EEG profile of intravenous zolpidem in healthy volunteers

Zolpidem is an imidazopyridine which binds specifically to the ω₁ receptor. Zolpidem demonstrated potent hypnotic activity at a dose of 10 mg. Pharmacodynamics and pharmacokinetics of zolpidem were studied after daytime administration in a randomised, double-blind, placebo-controlled, cross-over trial. Single doses of zolpidem (10 mg IV as a 3-min infusion and 20 mg orally) and placebo were firstly tested in 12 healthy young male volunteers. Two other doses (5 mg IV and orally) were then evaluated in 6 out of these 12 subjects. EEG (4 leads = Fp2-T4, Fp1-T3, T4-02 and T3-01), and Stanford Sleepiness Scale (SSS) were measured up to 5 h post-dosing. Blood samples were also collected up to 24 h. The time course of the hypnotic activity of zolpidem, assessed by the score obtained on SSS, showed a similar profile whatever the route or the dose administered: slightly earlier onset after IV but sedative scores were reached at 30 min and the effect peaked between 1 and 1.5 h and lasted 4 h in both conditions. The EEG profile of zolpidem was characterised by a decrease of alpha activity and an increase in delta and in beta activity. The effect on beta activity was marked within the first hour and then disappeared.

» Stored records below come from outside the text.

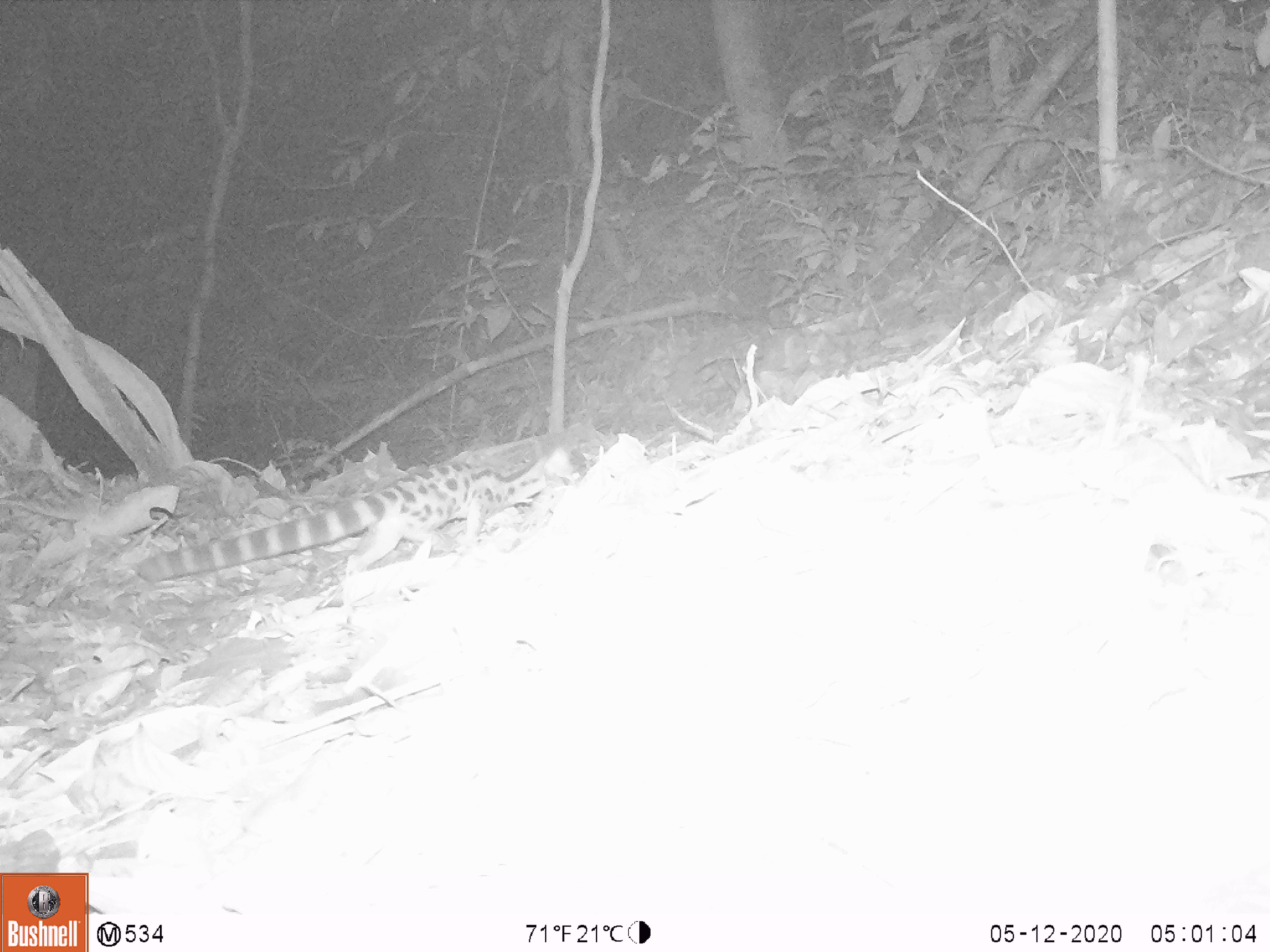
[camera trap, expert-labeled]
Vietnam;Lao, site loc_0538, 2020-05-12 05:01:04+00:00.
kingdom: Animalia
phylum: Chordata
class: Mammalia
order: Carnivora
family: Prionodontidae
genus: Prionodon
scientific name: Prionodon pardicolor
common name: spotted linsang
Spotted linsang (Prionodon pardicolor). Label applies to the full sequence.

The time course of delta and alpha activities indicated a rapid onset (10 min after IV, 30 min after oral route) and a duration of 3–4 h. The amplitude of these relative EEG changes and their duration were independent of the route of administration and the dose administered. AUC and C_max increased proportionally to the administered dose and elimination half life (2 h), clearance and volume of distribution did not change according to the dose or the route of administration. T_max was 1 h after the oral administration. The absolute bioavailability was about 70%. In conclusion, EEG induced changes and score of SSS were in good correlation with what has been observed with insomniac patients: zolpidem has a rapid onset and a short duration of action.